Around the names of the Members of the Hierarchy and around Their work, and the work of the initiates and the disciplined disciples (mark that phrase) a rich glamour is created which actually prevents Them ever reaching the disciple or his reaching Them.
Then: -
This activity produces the glamour of the pairs of opposites, which is of a dense and foggy nature, sometimes coloured with joy and bliss and sometimes coloured with gloom and depression as the disciple swings back and forth between the dualities.
This condition persists just as long as the emphasis is laid upon feeling
Feelings will run the gamut between a potent joyfulness as the man seeks to identify himself with the object of his devotion or aspiration, or fails to do so and therefore succumbs to the blackest despair and sense of failure.
All this is, however, astral in nature and sensuous in quality and is not of the soul at all.
Aspirants remain for many years and sometimes for many lives imprisoned by this glamour.
Release from the world of feeling and the polarising of the disciple in the world of the illumined mind will dissipate this glamour
The moment a man differentiates his life into triplicities (as he inevitably must as he deals with the pairs of opposites and identifies himself with one of them) he succumbs to the glamour of separation
Ponder deeply on this thought
As
the aspirant learns to free himself from the glamours upon which we have
touched, he discovers another world of fog and mist through which the Path
seems to run and through which he must penetrate and thus free himself from the
glamours of the Path.
What
are these glamours, my brothers?
Ø Study the effect the affirmation schools, which emphasise divinity (materially employed), have had upon the thought of the world
Ø Study the failures of disciples through pride
Ø Study the ‘world saviour complex’
Ø Study the ‘service complex,’ and
Ø Study all distortion of reality that a man encounters on the Path, which hinder his progress and spoil the service to others he should be rendering
Ø Emphasise in your own minds the spontaneity of the life of the soul and
Ø Spoil it not with the glamours of: -
o
High aspiration selfishly interpreted
o
Self-centredness
o
Self-immolation
o
Self-aggressiveness
o
Self-assertiveness in spiritual work—
For such are some of the glamours of the Path
Soon we will consider glamour on the etheric plane and the theme of the Dweller upon the Threshold, thus completing the outline of our problem the first part of this teaching was intended to convey.
Before doing that, I would like to add something to our previous consideration of the problem of glamour.
In your last instruction, I elaborated on various types of glamour and their great importance in your individual lives.

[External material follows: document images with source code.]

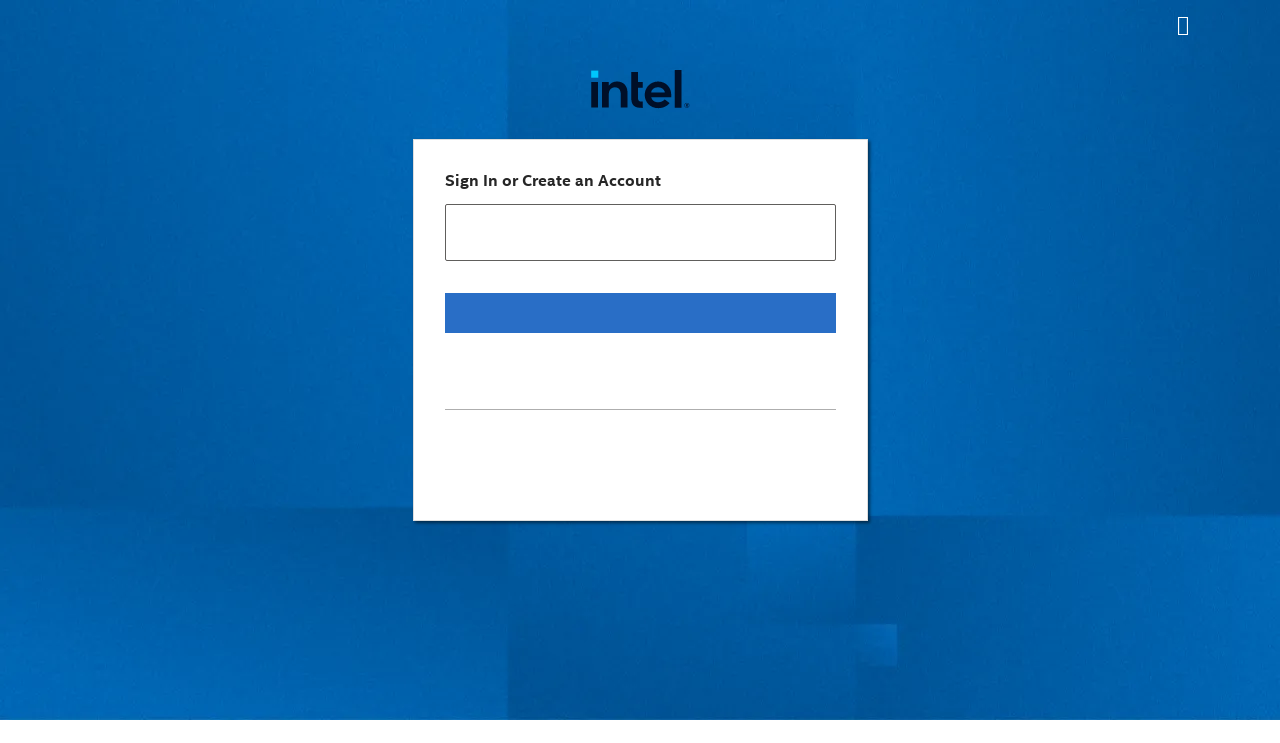

--- FILE ---
content_type: application/javascript
request_url: https://www.intel.com/content/dam/www/global/wap/tms-auth.js
body_size: 688
content:
(()=>{let a=["wa_test=tms_disable","Fname","Lname","EmailID","EmailAddress","email","first-name","last-name","password","userid"],e=!0,o=sessionStorage.getItem("enableTMS");(a.includes(window.location.search)&&!window.location.search.includes("source=email")||"true"===o&&!window.location.search.includes("source=email"))&&(sessionStorage.setItem("enableTMS","false"),e=!1),window.wap_tms=window.wap_tms||{},wap_tms.utility=wap_tms.utility||{},wap_tms.profile=window.wapProfile||"profile-auth",wap_tms.custom=wap_tms.custom||{},wap_tms.custom.ipDetection=wap_tms.custom.ipDetection||{},window.utag_data=null,window.wapLocalCode=window.wapLocalCode||"us-en";const t=a=>{if(e){switch(a&&(wap_tms.custom.ipDetection.information=a),window.wapLocalCode){case"en":window.wapLocalCode="us-en";break;case"es":window.wapLocalCode="xl-es";break;case"pt":window.wapLocalCode="br-pt";break;case"zh":window.wapLocalCode="cn-zh";break;case"il":window.wapLocalCode="il-he";break;case"jp":window.wapLocalCode="jp-ja";break;case"ko":window.wapLocalCode="kr-ko";break;case"vi":window.wapLocalCode="vn-vi";break;default:2===window.wapLocalCode.length&&(window.wapLocalCode=`${window.wapLocalCode}-${window.wapLocalCode}`)}utag_data={wa_local:window.wapLocalCode||"us-en",wa_section:window.wapSection||"auth",wa_env:window.wapEnv||"prod",wa_profile:wap_tms.profile,wa_loader:"tms-auth"};const e={stg:"https://www.intel.com/content/dam/www/global/wap/tms/profile-general/staging/fc1241264adf/2aaf0fdf6e70/launch-c29a3c500bd6-staging.min.js",prod:"https://www.intel.com/content/dam/www/global/wap/tms/profile-general/prod/fc1241264adf/2aaf0fdf6e70/launch-55cbc868478c.min.js"};let o=e[utag_data.wa_env]||e.stg;const t=localStorage.getItem("wapTagsEnv");t&&(o="staging"===t||"dev"===t?e.stg:t);const n=document.createElement("script");n.src=o,n.async=!0,n.type="text/javascript";const w=document.getElementsByTagName("script")[0];w.parentNode.insertBefore(n,w)}};let n=localStorage.getItem("_wap_user_consent")||"{}",w=JSON.parse(n);"{}"!==n&&w.country?(wap_tms.custom.ipDetection.information={},wap_tms.custom.ipDetection.information.country=w.country,t()):fetch("https://geolocation.onetrust.com/cookieconsentpub/v1/geo/location",{headers:{accept:"application/json, text/javascript"}}).then(function(a){return a.ok?a.json():Promise.reject(a)}).then(function(a){t(a)}).catch(a=>{t(),console.error("Error while fetching country data")})})();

The ‘battlefield’ (for the man nearing accepted discipleship or on the path of discipleship, in the academic sense) is primarily that of glamour. [Page 81]
That is the major problem; its solution is urgent for all disciples and senior aspirants.

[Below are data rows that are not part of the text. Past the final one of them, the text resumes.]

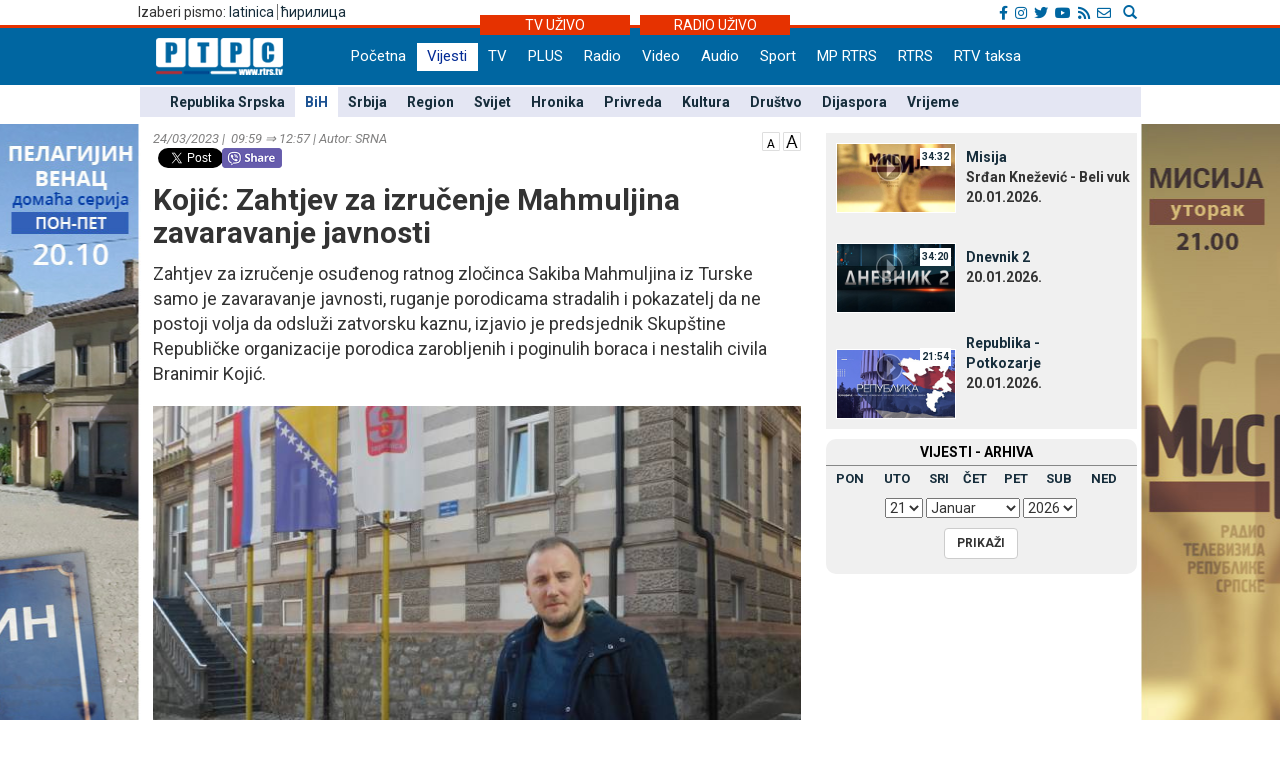

--- FILE ---
content_type: text/css
request_url: https://www.google.com/cse/static/style/look/v4/shiny.css
body_size: 1000
content:
/**
 * Shiny Theme, v4.
 *
 */

/* Selector for entire element. */
.gsc-control-cse {
  font-family: Verdana, sans-serif;
  background-color: #dae0e5;
  border: 1px solid #dae0e5;
}

.gsc-control-cse .gsc-table-result {
  font-family: Verdana, sans-serif;
  width: auto;
}

.gsc-resultsHeader {
  border: block;
}

/* Search form element */
form.gsc-search-box {
  background: #d8d8d8 url('/cse/static/images/look/cse_theme_shiny_form_bg.png') repeat-x top left;
  border: 1px solid #ccc;
  border-radius: 2px;
  width: 100%;
  margin: 0 0 2% 0;
  box-shadow: 0 1px 2px #999;
  display: block;
}

table.gsc-search-box {
  margin: .9em 1em 1em 1em;
  width: auto;
}

/* Search input */
.gsc-input {
  font-size: 15px;
}

/* Hide clear input X added by MSIE. */
.gsc-input::-ms-clear {
  display: none;
  height: 0;
  width: 0;
}

.gsc-input-box {
  border: 1px solid #b6bec5;
  background: #fff;
}

.gsc-search-box .gsc-input>input:focus,
.gsc-input-box-focus {
  border: 1px solid #b6bec5;
  box-shadow: inset 0 1px 2px rgba(0, 0, 0, .3);
  outline: none;
}

/* Search button */
.gsc-search-button-v2 {
  font-size: 0;
  padding: 6px 27px;
  width: auto;
  vertical-align: middle;

  border: 1px solid #b6bec5;
  border-radius: 2px;
  margin-top: 2px;

  border-color: #b6bec5;
  background-color: #d0d1d4;
  background-image: linear-gradient(top, #d0d1d4, #d0d1d4);
}

.gsc-search-button-v2:hover {
  border-color: #b6bec5;
  background-color: #d0d1d4;
  background-image: linear-gradient(top, #d0d1d4, #d0d1d4);
}

.gsc-search-button-v2 svg {
  fill: #fff;
}

/* Firefox button fix */
button::-moz-focus-inner {
  padding: 0;
  border: 0;
}

/* Inactive tab */
.gsc-tabHeader.gsc-tabhInactive {
  color: #0568cd;
}

/* Active tab */
.gsc-tabHeader.gsc-tabhActive {
  border-bottom: 2px solid #666;
  color: #666;
}

.gsc-refinementHeader {
  text-decoration: none;
  color: #0568cd;
  font-weight: bold;
  line-height: 27px;
  margin-right: 0;
}

.gsc-refinementHeader.gsc-refinementhActive {
  border-bottom: 2px solid #666;
  color: #666;
}

/* Set link colors. */
.gs-result .gs-title *,
.gsc-cursor-page,
.gs-spelling a {
  color: #0568cd;
}

/* Snippet text color */
.gs-webResult .gs-snippet,
.gs-fileFormatType {
  color: #333;
}

/*Promotion Settings*/
/* The entire promo */
.gsc-webResult.gsc-result.gsc-promotion {
  background-color: #d0d1d4;
  border-color: #d2d6dc;
}

/* Promotion links */
.gs-promotion .gs-title:link,
.gs-promotion .gs-title:link *,
.gs-promotion .gs-snippet a:link {
  color: #06c;
}

.gs-promotion .gs-title:visited,
.gs-promotion .gs-title:visited *,
.gs-promotion .gs-snippet a:visited {
  color: #06c;
}

.gs-promotion .gs-title:hover,
.gs-promotion .gs-title:hover *,
.gs-promotion .gs-snippet a:hover {
  color: #06c;
}

.gs-promotion .gs-title:active,
.gs-promotion .gs-title:active *,
.gs-promotion .gs-snippet a:active {
  color: #06c;
}

/* Promotion snippet */
.gs-promotion .gs-snippet,
.gs-promotion .gs-title .gs-promotion-title-right,
.gs-promotion .gs-title .gs-promotion-title-right * {
  color: #333;
}

/* Promotion url */
.gs-promotion .gs-visibleUrl,
.gs-webResult .gs-visibleUrl {
  color: #5f6a73;
}

/* Style for auto-completion table
 * .gsc-completion-selected: styling for a suggested query which the user has moused-over
 * .gsc-completion-container: styling for the table which contains the completions
 */
.gsc-completion-selected {
  background: #eee;
}

.gsc-completion-container {
  font-family: Verdana, sans-serif;
  font-size: 14px;
  background: white;
  border: 1px solid #b6bec5;
  /* The top, left, and width are set in JavaScript. */
}

.gsc-completion-title {
  color: #0568cd;
}

.gsc-completion-snippet {
  color: #333;
}

.gsc-rating-bar {
  display: inline-block;
  width: 54px;
  height: 10px;
  background: transparent url(/cse/static/css/cse_snippets_stars.png) -52px -42px no-repeat;
  margin: 3px 0 0 0;
}

.gsc-rating-bar span {
  display: inline-block;
  height: 10px;
  background: transparent url(/cse/static/css/cse_snippets_stars.png) 0 -42px no-repeat;
}

.gsc-option-menu-item-highlighted {
  background-color: #eee;
}

.gsc-results {
  background-color: #fff;
  width: auto;
}

.gsc-results .gsc-cursor-box {
  margin: 10px;
}

.gsc-results .gsc-cursor-box .gsc-cursor-page {
  text-decoration: none;
  color: #8a99a6;
}

.gsc-results .gsc-cursor-box .gsc-cursor-page:hover {
  text-decoration: underline;
}

.gsc-results .gsc-cursor-box .gsc-cursor-current-page {
  color: #0568cd;
}

.gsc-context-box .gsc-facet-label {
  width: 65px;
  padding-left: 2px;
  text-decoration: underline;
  color: #0568cd;
  cursor: pointer;
}

.gsc-context-box .gsc-chart {
  width: 32em;
  padding: 3px;
  border-left: 1px solid #0568cd;
  border-right: 1px solid #0568cd;
}

.gsc-context-box .gsc-top {
  border-top: 1px solid #0568cd;
}

.gsc-context-box .gsc-bottom {
  border-bottom: 1px solid #0568cd;
}

.gsc-context-box .gsc-chart div {
  background: #0568cd;
  height: 9px;
}

.gsc-context-box .gsc-facet-result {
  color: #0568cd;
  width: 30px;
  text-align: right;
  padding-right: 5px;
}

.gs-webResult .gs-title .gs-title.gsc-usr-group-heading {
  color: #0568cd;
  cursor: pointer;
}

.gs-webResult .gs-title .gs-title.gsc-usr-group-heading b {
  color: #0568cd;
}

.gcsc-find-more-on-google {
  color: #0568cd;
}

.gcsc-find-more-on-google-magnifier {
  fill: #0568cd;
}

It will be apparent to you why emphasis has been put, during the Aryan age, on the need to study Raja Yoga, and submit to its discipline.
Only through Raja Yoga can a man stand steady in the light, and only through illumination and the achievement of clear vision can the fogs and miasmas of glamour be finally dissipated.

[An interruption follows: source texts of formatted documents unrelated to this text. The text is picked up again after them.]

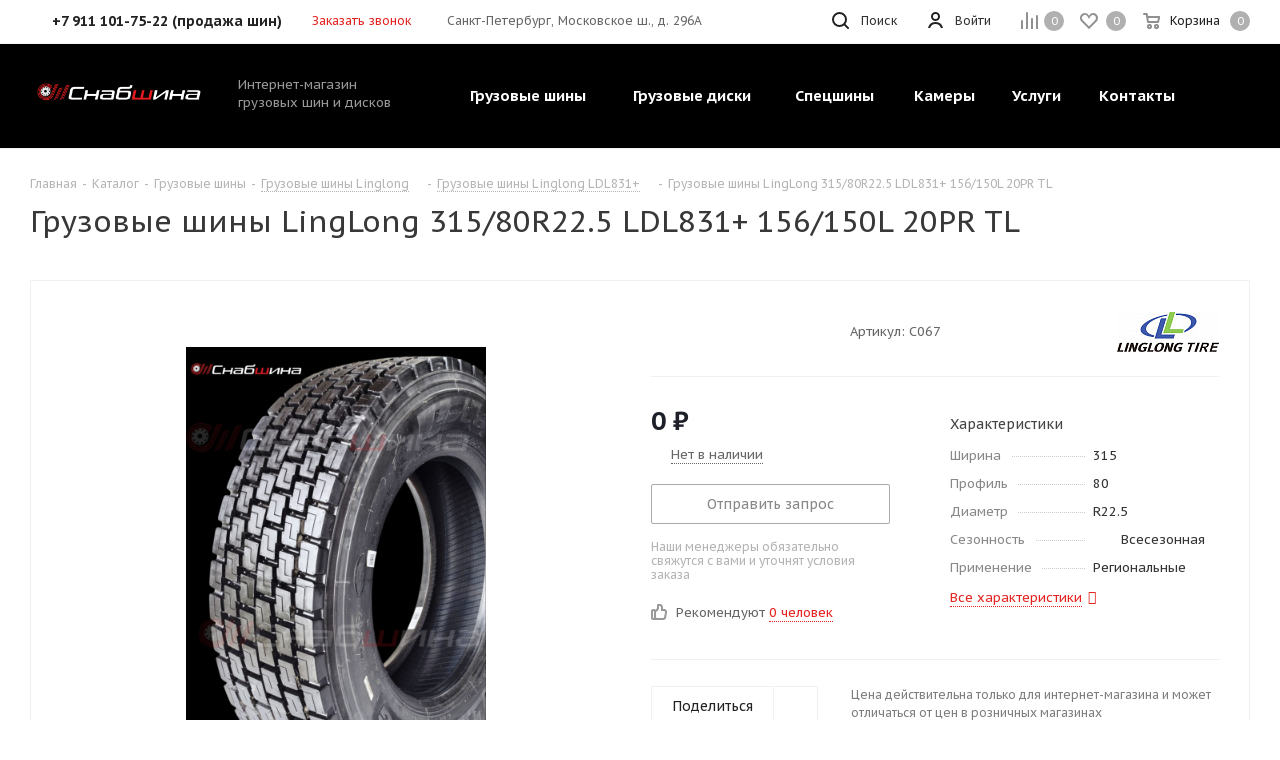

--- FILE ---
content_type: text/html; charset=UTF-8
request_url: https://snabshina.ru/ajax/goals.php
body_size: 236
content:
{"ID":"1901","NAME":"\u0413\u0440\u0443\u0437\u043e\u0432\u044b\u0435 \u0448\u0438\u043d\u044b LingLong 315\/80R22.5 LDL831+ 156\/150L 20PR TL","PROPERTY_BRAND_VALUE":null,"PROPERTY_BRAND_VALUE_ID":null,"IBLOCK_SECTION_ID":"17661","BRAND":"","PRICE":"0.00","CATEGORY":"Linglong \/ LDL831+","SHOP_NAME":"\u0421\u043d\u0430\u0431\u0448\u0438\u043d\u0430"}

Only as the disciple learns to hold his mind "steady in the light," and as the rays of pure light stream forth from the soul, can glamour be discovered, discerned, recognised for what it essentially is - and thus be made to disappear, as the mists of earth dissolve in the rays of the rising sun.
Therefore I counsel you to pay more attention to your meditation, cultivating ever the ability to reflect and to assume the attitude of reflection—held steady throughout the day.
You would find it of real value to
ponder deeply upon the purposes for which the intuition
must be cultivated and the illumined
mind developed, asking yourselves if those purposes are identical in
objective and synchronous in time.
You would then discover that their objectives differ, and the effects of their pronounced unfoldment upon the personality life are likewise different.